Comments are invited on: (a) whether the proposed collections of
information are necessary for the proper performance of the functions
of the agency, including whether the information shall have practical
utility; (b) the accuracy of the agency's estimate of the burden of the
proposed collection of information; (c) ways to enhance the quality,
utility, and clarity of the information to be collected; and (d) ways
to minimize the burden of the collection of information on respondents,
including leveraging automated data collection techniques or other
forms of information technology.
Proposed Project: Community Mental Health Services Block Grant and
Substance Abuse Prevention and Treatment Block Grant FY 2024-2025 Plan
and Report Guidance and Instructions (OMB No. 0930-0168)
SAMHSA is requesting approval from the Office of Management and
Budget (OMB) for an extension of the 2024-2025 Community Mental Health
Services Block Grant (MHBG) and Substance Abuse Prevention and
Treatment Block Grant (SABG) Application Plan and Report Guidance and
Instructions.
Currently, the SABG and the MHBG differ on a number of their
practices (e.g., data collection at individual or aggregate levels) and
statutory authorities (e.g., method of calculating MOE, stakeholder
input requirements for planning, set asides for specific populations or
programs, etc.).
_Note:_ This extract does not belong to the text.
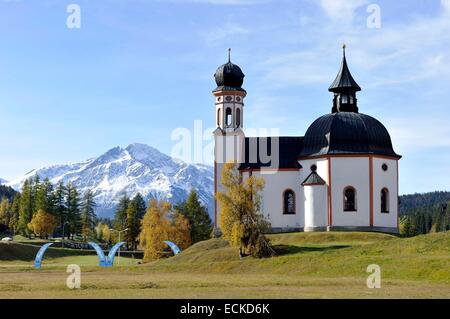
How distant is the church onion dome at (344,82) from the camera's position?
255 feet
Historically, the Centers within SAMHSA that
administer these block grants have had different approaches to
application requirements and reporting. To compound this variation,
states have different structures for accepting, planning, and
accounting for the block grants and the prevention set aside within the
SABG. As a result, how these dollars are spent and what is known about
the services and clients that receive these funds varies by block grant
and by state.
SAMHSA has conveyed that block grant funds must be directed toward
four purposes: (1) to fund priority treatment and support services for
individuals without insurance or who cycle in and out of health
insurance coverage; (2) to fund those priority treatment and support
services not covered by Medicaid, Medicare, or private insurance
offered through the exchanges and that demonstrate success in improving
outcomes and/or supporting recovery; (3) to fund universal, selective
and targeted prevention activities and services; and (4) to collect
performance and outcome data to determine the ongoing effectiveness of
behavioral health prevention, treatment and recovery support services
and to plan the implementation of new services on a nationwide basis.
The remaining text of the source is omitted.